Un simple script censé m’épargner des dizaines de clics m’a valu une suspension de compte sur Resy — puis la remise en service quand un autre agent automatisé a pris le relais pour négocier avec le support. Cet incident illustre une tension croissante : les outils personnels d’IA facilitent la vie, mais se heurtent aux règles et aux systèmes de sécurité des plateformes de réservation.
Comment une automation personnelle peut déclencher une sanction
Les assistants automatisés remplissent des formulaires, enchaînent des tentatives et imitent un comportement humain. Lorsqu’un outil effectue trop d’actions à la suite ou modifie subtilement l’usage attendu d’un service, les systèmes de surveillance des plateformes y voient souvent un signal d’abus. Résultat : annulation de réservations, verrous temporaires, voire bannissement.

Dans mon cas, l’outil initial a multiplié les requêtes sur des créneaux populaires. Les algorithmes de détection ont noté une activité anormale et ont isolé le compte pour enquête. Les réservations existantes ont été supprimées, et l’accès au service a été limité en attendant une vérification.
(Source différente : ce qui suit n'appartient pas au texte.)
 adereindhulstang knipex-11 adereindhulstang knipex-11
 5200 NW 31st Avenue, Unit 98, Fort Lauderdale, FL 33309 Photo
Pourquoi les plateformes réagissent — et comment elles le font
Les opérateurs comme Resy doivent protéger deux choses : l’expérience client (éviter le « hoarding » de tables) et la relation avec les restaurants. Pour cela, ils utilisent des techniques variées — contrôles de vitesse, empreintes techniques, CAPTCHAs, vérifications manuelles — destinées à identifier les comportements non conformes.
Ces mesures ne sont pas seulement techniques : elles reposent aussi sur les conditions d’utilisation. Beaucoup d’automatisations personnelles violent implicitement ces règles, même si l’intention de l’utilisateur est inoffensive.
Ce que j’ai fait pour être rétabli
Plutôt que d’insister avec le même script, j’ai engagé un second agent conçu pour interagir avec le support client et présenter une demande claire et documentée. Cet agent a envoyé des captures d’écran, expliqué le contexte d’utilisation et promis la désactivation de l’automatisation fautive. Après échange, le compte a été restauré.
| Étape | Action | Conséquence |
|---|---|---|
| Déploiement | Lancement d’un agent pour réserver automatiquement | Réservations rapides mais volumineuses |
| Détection | Système de sécurité signale l’activité | Compte mis en quarantaine, réservations annulées |
| Réponse | Contact via un second agent avec preuves | Réexamen humain et rétablissement |
Conseils pragmatiques pour les utilisateurs
- Si votre automatisation multiplie des requêtes, réduisez sa fréquence et simulez des pauses humaines.
- Consultez les conditions d’utilisation avant d’automatiser une plateforme : le risque de compte suspendu n’en vaut parfois pas la peine.
- Conservez des preuves (captures, logs) pour défendre votre cas auprès du support en cas de blocage.
- Privilégiez une communication claire et documentée lorsque vous contactez le service client.
Pour les développeurs d’outils personnels, la leçon est double : rester conformes aux règles et concevoir des fonctions destinées à réduire la détection (rythme humain, limites). Pour les plateformes, l’incident souligne la nécessité d’un dialogue plus clair sur ce qui constitue un usage acceptable, afin d’éviter des résolutions lourdes pour des infractions parfois involontaires.

Enjeux plus larges
L’affaire dépasse la simple réservation : elle pose la question du partage d’autorité entre l’utilisateur, les assistants d’IA et les plateformes. Qui décide de la manière dont un service peut être utilisé ? Comment garder un équilibre entre innovation personnelle et protection collective des ressources (ici, les tables de restaurant) ?
À court terme, les risques sont concrets : perte d’accès à un service, désagréments pour un dîner prévu, complications administratives. À plus long terme, la multiplication des incidents pourrait pousser les opérateurs à durcir leurs contrôles, rendant l’automatisation utile mais plus risquée.
Au final, mon expérience montre qu’un recours intelligent et documenté — même s’il passe par une deuxième automation — peut résoudre un conflit avec une plateforme. Mais elle rappelle surtout une réalité plus large : l’IA personnelle change les usages, et les règles vont devoir évoluer pour encadrer cette nouvelle normalité.